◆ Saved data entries

################

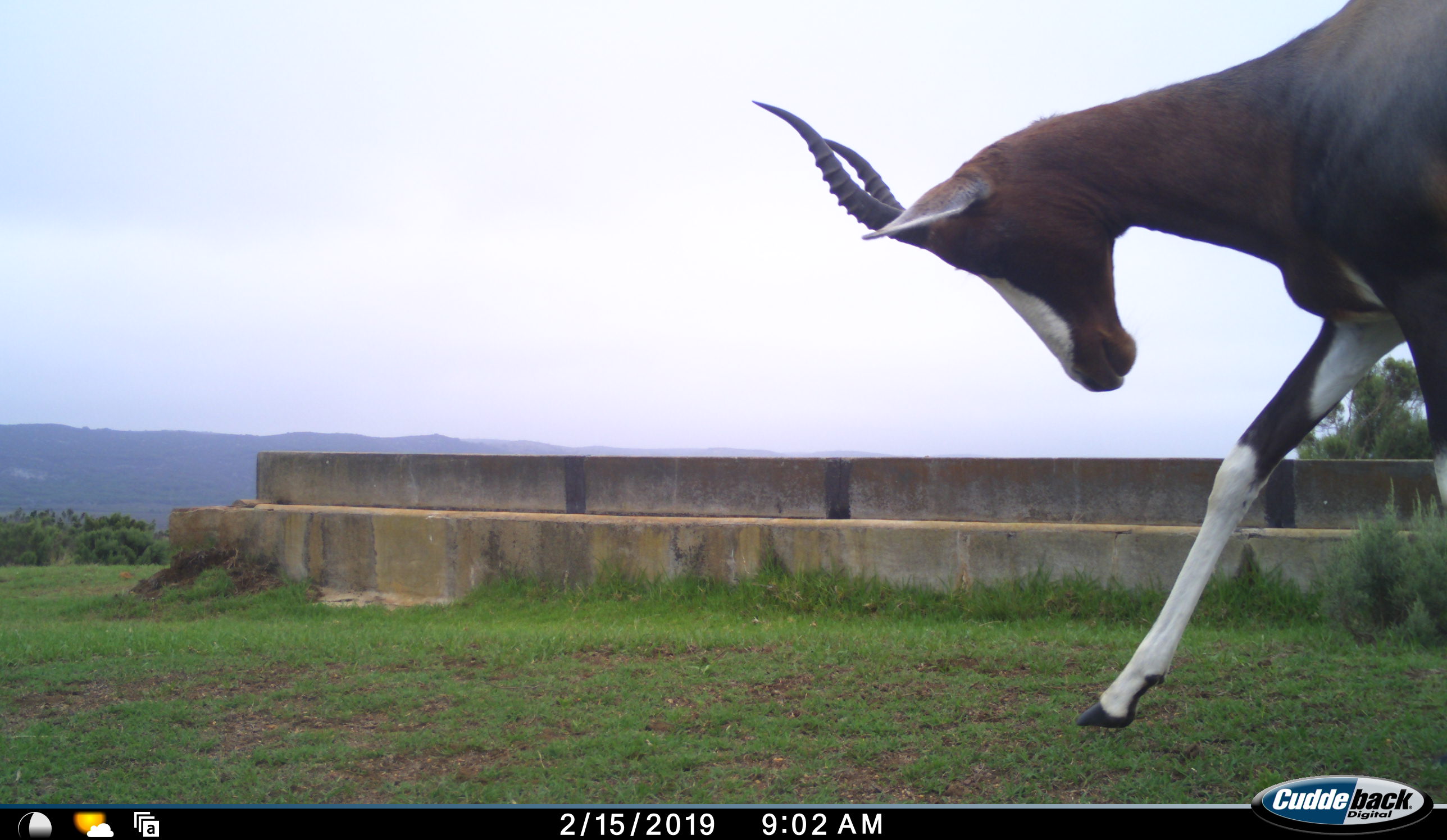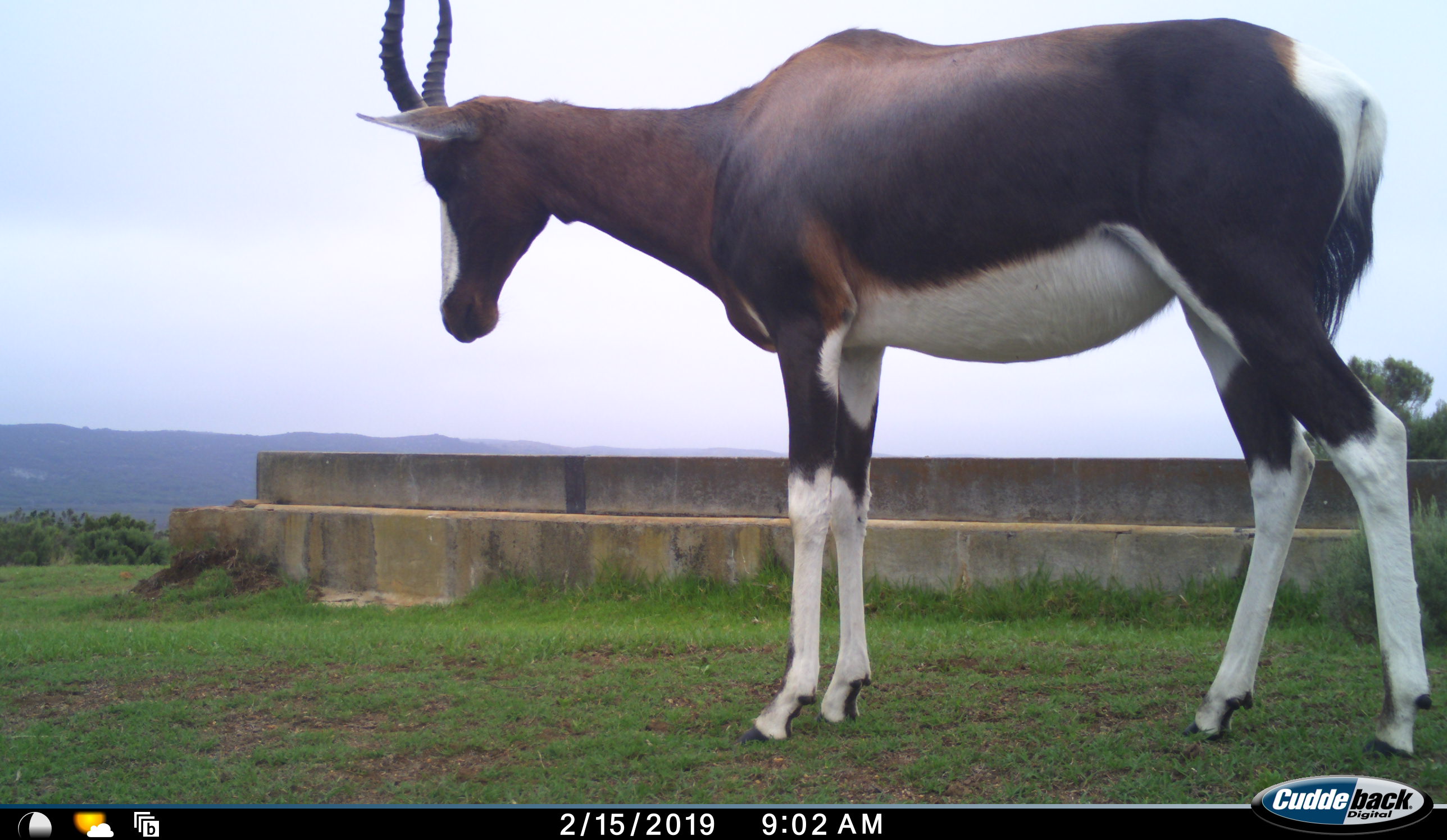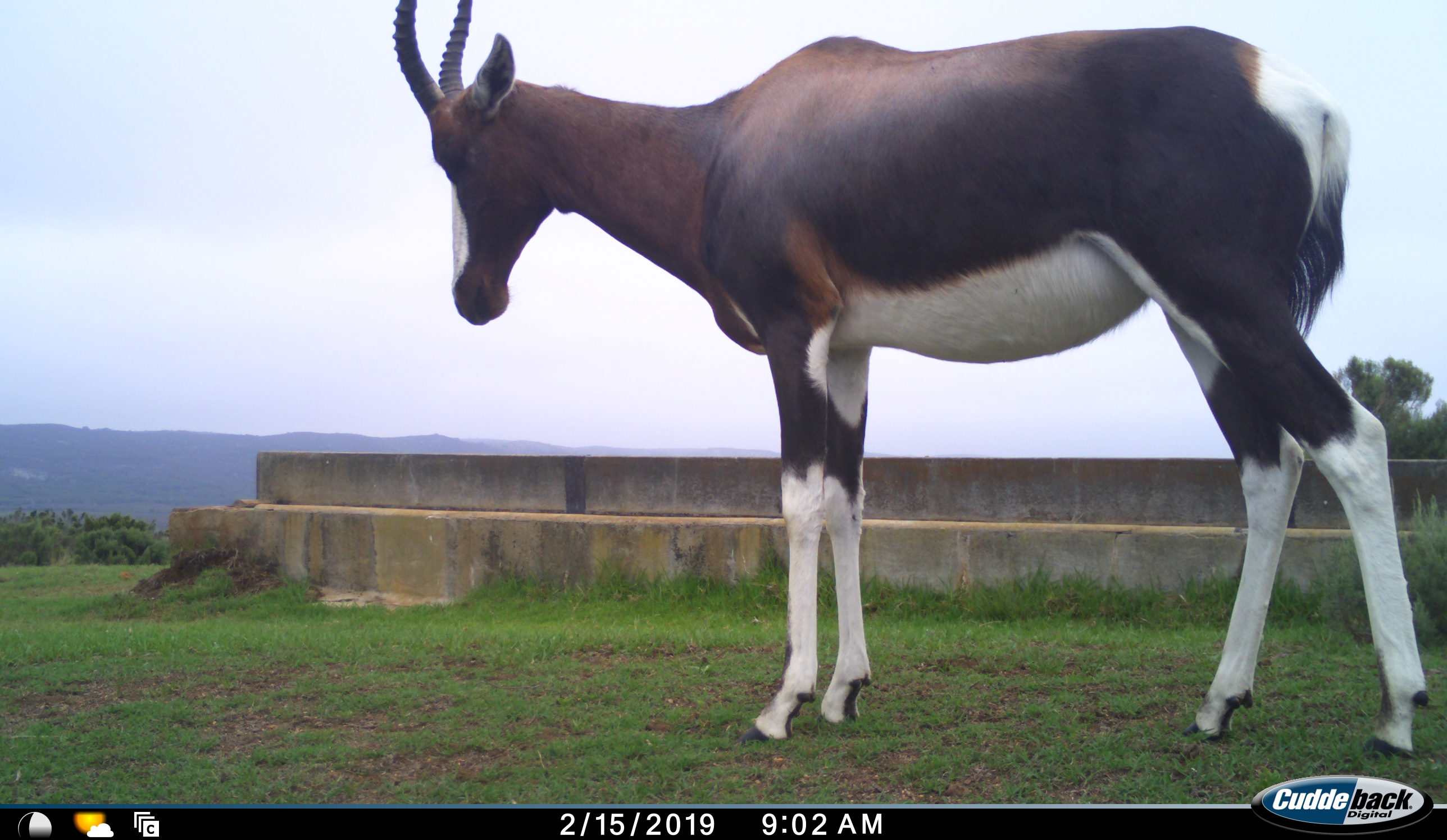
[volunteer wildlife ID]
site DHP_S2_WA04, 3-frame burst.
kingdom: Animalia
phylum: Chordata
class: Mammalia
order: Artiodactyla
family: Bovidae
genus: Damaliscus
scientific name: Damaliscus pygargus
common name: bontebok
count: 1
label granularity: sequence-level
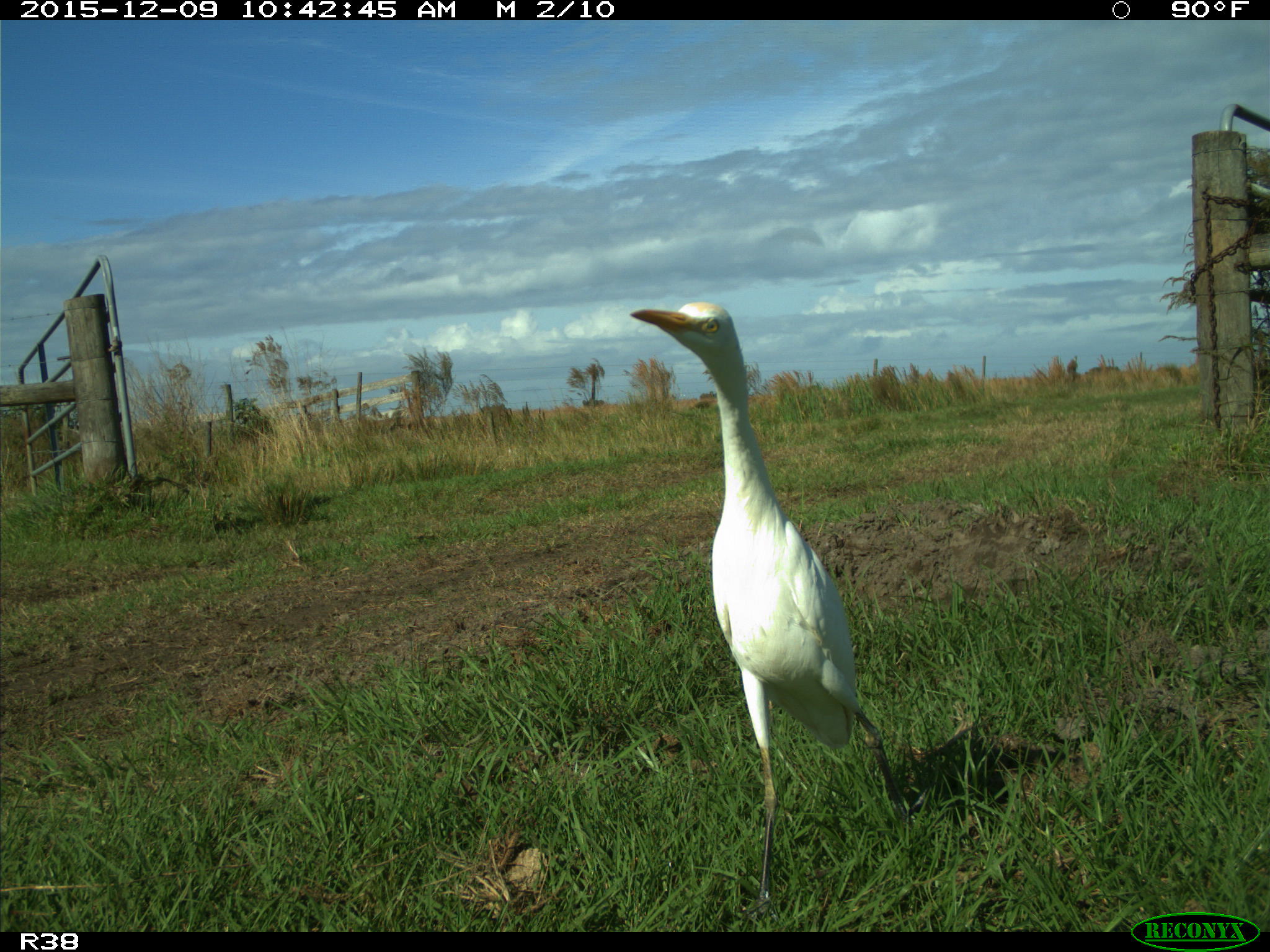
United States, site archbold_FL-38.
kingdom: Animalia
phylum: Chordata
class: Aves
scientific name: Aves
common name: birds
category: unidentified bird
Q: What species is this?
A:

################

◆ About this exercise
Write out, word for word, the lines running from the one containing "scientific name: Damaliscus pygargus" to the end of the data above; the pictures are to be left out.

◆ Solved problem
scientific name: Damaliscus pygargus
common name: bontebok
count: 1
label granularity: sequence-level
United States, site archbold_FL-38.
kingdom: Animalia
phylum: Chordata
class: Aves
scientific name: Aves
common name: birds
category: unidentified bird
Q: What species is this?
A:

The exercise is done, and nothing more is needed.